Congratulations – You have concluded grammatical quizs: Spanish Adjektive Gender-Accord. First, you`ll find Nov in the sentence. Highlight it. Some adjectives are used for both sexes despite their end, especially those that end in -E or consonants, for example: “an interesting libro,” “a fecal examination,” “a chicota/una chica optimista.” The adjectives in Spanish correspond to nostunin in terms of sex and number. We begin this lesson with a video explaining the basic rules for the use of Spanish adjectives. The person in the video only speaks Spanish, but you can also activate the labels (cc) below to translate into English or check the script. This video contains some examples and notes that will be very useful in understanding how Spanish adjectives work in the language. Your training score is lost. To save it, press NO, then click Recording Result Most adjectives must match in sex to the no bite they change. In the description of a male name such as “Amigo,” we must use a male adjective such as “Honesto.” As with substantives, Spanish male adjectives usually end in vowels -O like “Bonito” and “Creativo,” z.B. “El niéo es bonito y gordo.” In addition, some words that end on -R are also considered male adjectives. It is possible to make some female male adjectives by adding -A at the end when the words end in a consonant, but not in all cases, z.B.

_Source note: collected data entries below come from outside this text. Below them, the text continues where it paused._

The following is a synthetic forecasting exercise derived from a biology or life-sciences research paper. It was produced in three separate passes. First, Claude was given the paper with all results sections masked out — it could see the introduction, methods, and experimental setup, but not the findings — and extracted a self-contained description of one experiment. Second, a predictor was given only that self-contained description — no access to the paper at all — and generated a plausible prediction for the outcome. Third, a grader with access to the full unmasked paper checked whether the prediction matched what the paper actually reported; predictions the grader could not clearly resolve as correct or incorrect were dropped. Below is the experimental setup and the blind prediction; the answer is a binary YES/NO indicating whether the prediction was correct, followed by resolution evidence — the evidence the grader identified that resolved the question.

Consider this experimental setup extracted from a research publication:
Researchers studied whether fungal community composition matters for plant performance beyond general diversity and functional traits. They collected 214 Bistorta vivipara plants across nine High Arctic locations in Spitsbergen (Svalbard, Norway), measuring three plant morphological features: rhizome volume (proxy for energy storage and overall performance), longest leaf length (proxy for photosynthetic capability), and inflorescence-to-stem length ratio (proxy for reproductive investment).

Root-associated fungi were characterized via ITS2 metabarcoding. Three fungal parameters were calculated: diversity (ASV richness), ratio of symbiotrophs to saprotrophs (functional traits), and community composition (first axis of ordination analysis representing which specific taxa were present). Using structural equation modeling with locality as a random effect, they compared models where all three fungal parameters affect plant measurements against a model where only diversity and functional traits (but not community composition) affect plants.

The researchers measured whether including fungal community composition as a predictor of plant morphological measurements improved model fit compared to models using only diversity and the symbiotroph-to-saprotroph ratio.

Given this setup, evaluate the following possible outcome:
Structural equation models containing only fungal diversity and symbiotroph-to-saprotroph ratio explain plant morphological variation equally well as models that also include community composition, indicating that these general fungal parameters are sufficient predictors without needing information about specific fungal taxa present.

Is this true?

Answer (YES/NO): YES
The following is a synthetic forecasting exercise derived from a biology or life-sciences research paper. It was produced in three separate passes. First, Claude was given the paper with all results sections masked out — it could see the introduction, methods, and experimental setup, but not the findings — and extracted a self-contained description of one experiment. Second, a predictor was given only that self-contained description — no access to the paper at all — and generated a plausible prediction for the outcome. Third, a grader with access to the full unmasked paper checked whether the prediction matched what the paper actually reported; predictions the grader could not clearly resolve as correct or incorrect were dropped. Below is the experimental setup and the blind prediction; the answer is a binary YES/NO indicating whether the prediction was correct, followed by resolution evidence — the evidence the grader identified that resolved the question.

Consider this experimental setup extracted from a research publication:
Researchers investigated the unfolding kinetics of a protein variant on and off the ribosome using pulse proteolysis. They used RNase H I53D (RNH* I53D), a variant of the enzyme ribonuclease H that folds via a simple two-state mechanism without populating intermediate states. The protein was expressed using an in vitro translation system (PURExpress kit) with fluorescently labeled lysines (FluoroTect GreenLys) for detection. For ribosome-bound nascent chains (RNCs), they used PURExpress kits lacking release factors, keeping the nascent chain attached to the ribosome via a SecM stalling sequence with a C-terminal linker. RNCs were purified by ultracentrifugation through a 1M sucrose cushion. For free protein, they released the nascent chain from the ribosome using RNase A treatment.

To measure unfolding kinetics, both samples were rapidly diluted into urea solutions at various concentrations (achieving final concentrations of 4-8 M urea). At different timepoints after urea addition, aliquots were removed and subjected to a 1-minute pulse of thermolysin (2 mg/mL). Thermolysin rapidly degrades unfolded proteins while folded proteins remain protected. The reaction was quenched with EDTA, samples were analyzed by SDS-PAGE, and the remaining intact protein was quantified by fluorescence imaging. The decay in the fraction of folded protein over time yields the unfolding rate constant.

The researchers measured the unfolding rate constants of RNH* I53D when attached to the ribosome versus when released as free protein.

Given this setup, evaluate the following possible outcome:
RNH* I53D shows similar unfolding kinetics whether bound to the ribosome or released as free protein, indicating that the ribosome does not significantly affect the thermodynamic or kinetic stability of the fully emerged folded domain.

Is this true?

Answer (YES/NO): NO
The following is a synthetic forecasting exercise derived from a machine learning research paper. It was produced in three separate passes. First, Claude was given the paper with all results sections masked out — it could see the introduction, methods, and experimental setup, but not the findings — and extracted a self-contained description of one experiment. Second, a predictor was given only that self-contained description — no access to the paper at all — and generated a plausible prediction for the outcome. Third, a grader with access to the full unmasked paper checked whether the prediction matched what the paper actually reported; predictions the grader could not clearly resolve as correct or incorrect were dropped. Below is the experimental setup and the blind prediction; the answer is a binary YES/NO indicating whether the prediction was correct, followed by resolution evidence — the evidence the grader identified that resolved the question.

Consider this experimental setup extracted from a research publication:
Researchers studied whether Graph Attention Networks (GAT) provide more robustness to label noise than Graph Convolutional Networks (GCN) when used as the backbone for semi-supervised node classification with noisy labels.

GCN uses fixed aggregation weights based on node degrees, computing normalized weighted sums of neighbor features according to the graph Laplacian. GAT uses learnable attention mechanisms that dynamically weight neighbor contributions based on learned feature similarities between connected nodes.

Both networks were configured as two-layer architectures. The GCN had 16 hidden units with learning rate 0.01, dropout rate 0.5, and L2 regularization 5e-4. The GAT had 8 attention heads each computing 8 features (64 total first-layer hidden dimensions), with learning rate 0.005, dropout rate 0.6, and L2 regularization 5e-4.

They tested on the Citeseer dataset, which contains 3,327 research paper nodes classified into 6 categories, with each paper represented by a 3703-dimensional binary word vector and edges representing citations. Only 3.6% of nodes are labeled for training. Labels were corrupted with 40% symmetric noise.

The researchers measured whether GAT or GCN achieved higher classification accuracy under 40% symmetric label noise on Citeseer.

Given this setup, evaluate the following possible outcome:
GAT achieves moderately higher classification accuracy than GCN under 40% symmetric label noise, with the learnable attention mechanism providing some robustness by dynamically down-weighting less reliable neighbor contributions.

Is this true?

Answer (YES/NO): NO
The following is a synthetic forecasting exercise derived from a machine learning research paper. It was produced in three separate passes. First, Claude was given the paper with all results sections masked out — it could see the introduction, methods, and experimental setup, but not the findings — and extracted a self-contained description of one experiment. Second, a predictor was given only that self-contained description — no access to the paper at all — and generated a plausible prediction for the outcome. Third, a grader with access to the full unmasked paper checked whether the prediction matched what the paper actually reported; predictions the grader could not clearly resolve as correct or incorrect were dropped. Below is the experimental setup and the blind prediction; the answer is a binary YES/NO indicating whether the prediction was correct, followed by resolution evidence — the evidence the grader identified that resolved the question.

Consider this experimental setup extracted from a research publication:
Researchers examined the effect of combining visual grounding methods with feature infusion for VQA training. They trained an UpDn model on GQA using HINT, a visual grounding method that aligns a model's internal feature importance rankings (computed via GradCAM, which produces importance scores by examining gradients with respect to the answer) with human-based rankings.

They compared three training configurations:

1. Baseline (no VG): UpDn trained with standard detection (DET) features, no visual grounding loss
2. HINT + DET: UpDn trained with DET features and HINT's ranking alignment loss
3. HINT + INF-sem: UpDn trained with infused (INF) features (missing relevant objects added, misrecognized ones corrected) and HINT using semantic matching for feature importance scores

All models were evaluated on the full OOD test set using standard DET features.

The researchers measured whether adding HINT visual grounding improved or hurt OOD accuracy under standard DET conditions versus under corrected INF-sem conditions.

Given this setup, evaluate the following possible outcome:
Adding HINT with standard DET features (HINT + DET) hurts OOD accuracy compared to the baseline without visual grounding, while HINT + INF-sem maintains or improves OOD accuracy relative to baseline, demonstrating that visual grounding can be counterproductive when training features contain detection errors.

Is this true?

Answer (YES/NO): YES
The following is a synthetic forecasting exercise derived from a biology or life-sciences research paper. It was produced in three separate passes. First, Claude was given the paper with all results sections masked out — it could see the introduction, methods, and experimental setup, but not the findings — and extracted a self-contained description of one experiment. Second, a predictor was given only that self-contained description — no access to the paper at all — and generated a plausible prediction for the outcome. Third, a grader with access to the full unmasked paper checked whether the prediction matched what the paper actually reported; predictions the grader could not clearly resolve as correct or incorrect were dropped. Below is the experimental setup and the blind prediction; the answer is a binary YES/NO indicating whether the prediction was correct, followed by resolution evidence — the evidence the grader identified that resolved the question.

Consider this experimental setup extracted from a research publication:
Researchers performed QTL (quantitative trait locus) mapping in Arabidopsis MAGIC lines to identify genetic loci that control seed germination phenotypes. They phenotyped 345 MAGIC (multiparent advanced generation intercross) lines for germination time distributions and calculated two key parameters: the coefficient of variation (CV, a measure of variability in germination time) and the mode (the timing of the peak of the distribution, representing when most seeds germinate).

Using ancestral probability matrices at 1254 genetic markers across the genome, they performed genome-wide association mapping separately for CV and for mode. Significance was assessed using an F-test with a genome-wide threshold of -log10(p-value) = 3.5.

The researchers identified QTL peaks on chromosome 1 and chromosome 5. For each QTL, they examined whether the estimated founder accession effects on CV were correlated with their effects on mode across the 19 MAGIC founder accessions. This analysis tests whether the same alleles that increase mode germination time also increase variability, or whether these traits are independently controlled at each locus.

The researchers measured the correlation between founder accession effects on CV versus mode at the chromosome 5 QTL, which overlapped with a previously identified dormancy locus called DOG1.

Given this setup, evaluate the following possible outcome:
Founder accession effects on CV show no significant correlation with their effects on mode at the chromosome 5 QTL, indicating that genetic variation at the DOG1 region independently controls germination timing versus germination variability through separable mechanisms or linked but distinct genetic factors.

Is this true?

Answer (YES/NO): YES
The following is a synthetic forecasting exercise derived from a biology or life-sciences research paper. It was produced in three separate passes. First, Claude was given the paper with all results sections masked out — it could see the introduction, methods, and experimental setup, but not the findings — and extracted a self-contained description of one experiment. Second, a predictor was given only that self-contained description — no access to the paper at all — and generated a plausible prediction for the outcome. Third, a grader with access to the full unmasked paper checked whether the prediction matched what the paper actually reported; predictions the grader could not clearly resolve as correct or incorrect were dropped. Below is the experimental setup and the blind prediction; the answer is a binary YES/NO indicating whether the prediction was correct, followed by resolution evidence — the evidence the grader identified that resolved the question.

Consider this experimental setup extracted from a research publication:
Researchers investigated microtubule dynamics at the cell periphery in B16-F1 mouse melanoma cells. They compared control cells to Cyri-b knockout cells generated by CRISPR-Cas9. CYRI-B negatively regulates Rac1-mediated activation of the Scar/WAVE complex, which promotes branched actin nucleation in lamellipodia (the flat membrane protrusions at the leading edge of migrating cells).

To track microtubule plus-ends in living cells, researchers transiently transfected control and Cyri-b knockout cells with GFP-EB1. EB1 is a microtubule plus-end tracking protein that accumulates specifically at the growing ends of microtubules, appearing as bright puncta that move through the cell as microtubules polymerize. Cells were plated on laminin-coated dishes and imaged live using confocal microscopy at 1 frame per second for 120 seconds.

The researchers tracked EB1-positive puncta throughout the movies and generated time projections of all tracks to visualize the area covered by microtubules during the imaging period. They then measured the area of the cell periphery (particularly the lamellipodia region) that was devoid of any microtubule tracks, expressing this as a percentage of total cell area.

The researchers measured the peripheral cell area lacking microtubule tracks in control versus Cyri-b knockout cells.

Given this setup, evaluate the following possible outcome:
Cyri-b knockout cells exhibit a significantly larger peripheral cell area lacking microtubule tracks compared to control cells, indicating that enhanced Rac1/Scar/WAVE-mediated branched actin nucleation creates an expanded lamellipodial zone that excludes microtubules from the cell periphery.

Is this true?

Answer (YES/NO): YES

“Trabajador/Trabajadora” (well) and “Populara” (false). Most nationalities also change their gender, including some that end up in consonants like “espa-ol->pa-ola”. Note: there are adjectives (Inteligente, Trabajador, etc.) that do not follow this pattern: most adjectives must correspond to the non-biting they change in sex. In the description of a male name such as “Amigo,” we must use a male adjective such as “Honesto.” As with subtantives, Spanish male adjectives usually end in vowels – O like “Bonito” and “Creativo,” z.B. “El niéo es bonito y gordo.” In addition, some words that end up on -R are also considered male adjectives. Some examples of frequent Spanish male adjectives are: Afortunado (Chance), Alto (above), Bajo (short), Bueno (good), Estupendo (awesome), Famoso (famous), Malo (bad) and Pequeo (small) Congratulations – you finished grammatical quiz: Spanish Adjektive Gender Convention. Fourth, modify the completion of each adjective to match the noun in both gender (male or female) and number (singular or plural). As mentioned above, Spanish adjectives generally have a singular form and a plural form. The rules are exactly the same ones that are used to form the plural of names. To illustrate this, for a phrase like “She`s a beautiful model,” we`d say “Ella s una modelo hermosa,” but for many models, we have to say”Ellas sounds without hermose mode.” Note that all words, including the pronous subject and the verb SER, will change, so that there is an adjective agreement of the Spanish nomon and that the sentence is reasonable. In the previous lesson, we explained the placement rules for adjectives and discussed some of the situations in which they are used before or after the subtitles. In this lesson, we learn another important feature called “concordancia del adjetivo y el sustantivo,” which is the Spanish nobis adjective agreement.

Don`t worry, it will be easier than it looks, even if you understand everything much more quickly, if you already know the basics about nomic sex and the plural form of names.